All three MFIs offer microfinance services as well as skill development, women empowerment
activities, health care and basic education services. Study on financial sustainability and social
efficiency of MFIs are inconclusive and there are differences of findings with studies in other
regions. For example, Tahir and Tahrim (2015) studied efficiency of Cambodian MFIs using DEA
and Dynamic MI and found that Cambodian MFIs are efficient in scale of operation and relatively
inefficient at managing assets and costs. Basem (2014) based on a study of 33 MFIs in MENA
regions, on the other hand, found that those MFIs were not efficient in scale but was efficient in
management of assets and cost.

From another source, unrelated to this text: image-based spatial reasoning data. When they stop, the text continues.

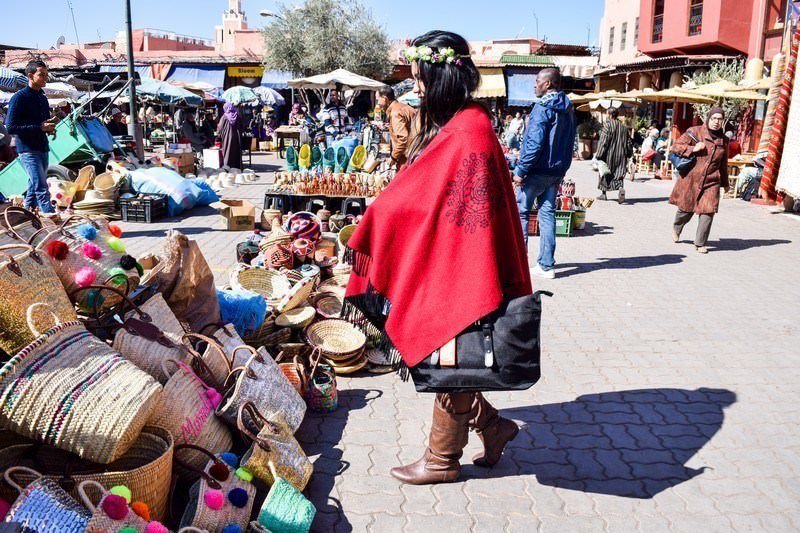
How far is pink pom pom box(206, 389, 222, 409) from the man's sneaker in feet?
15.2

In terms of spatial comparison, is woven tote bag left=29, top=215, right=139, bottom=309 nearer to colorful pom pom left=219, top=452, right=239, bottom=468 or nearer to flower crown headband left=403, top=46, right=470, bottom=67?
colorful pom pom left=219, top=452, right=239, bottom=468

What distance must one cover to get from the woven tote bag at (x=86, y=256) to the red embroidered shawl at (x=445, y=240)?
1415 millimetres

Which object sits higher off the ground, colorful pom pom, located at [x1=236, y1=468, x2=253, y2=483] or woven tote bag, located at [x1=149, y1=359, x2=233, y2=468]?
woven tote bag, located at [x1=149, y1=359, x2=233, y2=468]

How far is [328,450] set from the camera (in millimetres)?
3498

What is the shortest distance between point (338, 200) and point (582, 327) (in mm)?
4528

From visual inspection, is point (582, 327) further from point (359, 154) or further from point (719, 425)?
point (359, 154)

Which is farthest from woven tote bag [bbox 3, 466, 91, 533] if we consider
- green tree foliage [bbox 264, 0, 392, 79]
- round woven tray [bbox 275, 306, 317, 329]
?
green tree foliage [bbox 264, 0, 392, 79]

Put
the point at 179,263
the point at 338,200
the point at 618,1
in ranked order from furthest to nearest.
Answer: the point at 618,1
the point at 338,200
the point at 179,263

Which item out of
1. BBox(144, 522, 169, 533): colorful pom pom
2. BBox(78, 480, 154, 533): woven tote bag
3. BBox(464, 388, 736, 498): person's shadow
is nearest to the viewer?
BBox(78, 480, 154, 533): woven tote bag

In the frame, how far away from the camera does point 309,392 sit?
388cm

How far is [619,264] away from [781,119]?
6.11 meters

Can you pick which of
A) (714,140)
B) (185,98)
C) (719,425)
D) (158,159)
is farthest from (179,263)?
(185,98)

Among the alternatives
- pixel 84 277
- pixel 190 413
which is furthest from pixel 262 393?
pixel 84 277

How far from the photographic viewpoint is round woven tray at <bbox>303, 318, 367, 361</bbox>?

In another study (Nghiem, et al., 2006) of 46 Vietnamese MFIs,
location was identified as most significant variable in determining MFI efficiency. Our findings and
comparable studies on other countries and regions help us to conclude that future research on MFIs
efficiency require to include more variables like location, age, size, training level of staff, skills,
management experience and distance from the clients. Regarding the DEA approach, it is sensitive
to outliers and measurement errors and unable to allow random noise in efficiency measurement
and assumptions that all deviations from the frontier means inefficiency can distort the resultant
efficiency measures. Future study might address this issue as well. Despite these shortcoming in
evaluating MFIs’ efficiency, International micro-lenders are increasingly tapping into the emerging
opportunity by extending small business loans to millions of borrowers” (Bruton et al., 2011,
p.718) and the long-term sustainability of micro-lending is becoming an important field of
investigation in international business (Bruton, Khavul, & Chavez, 2011).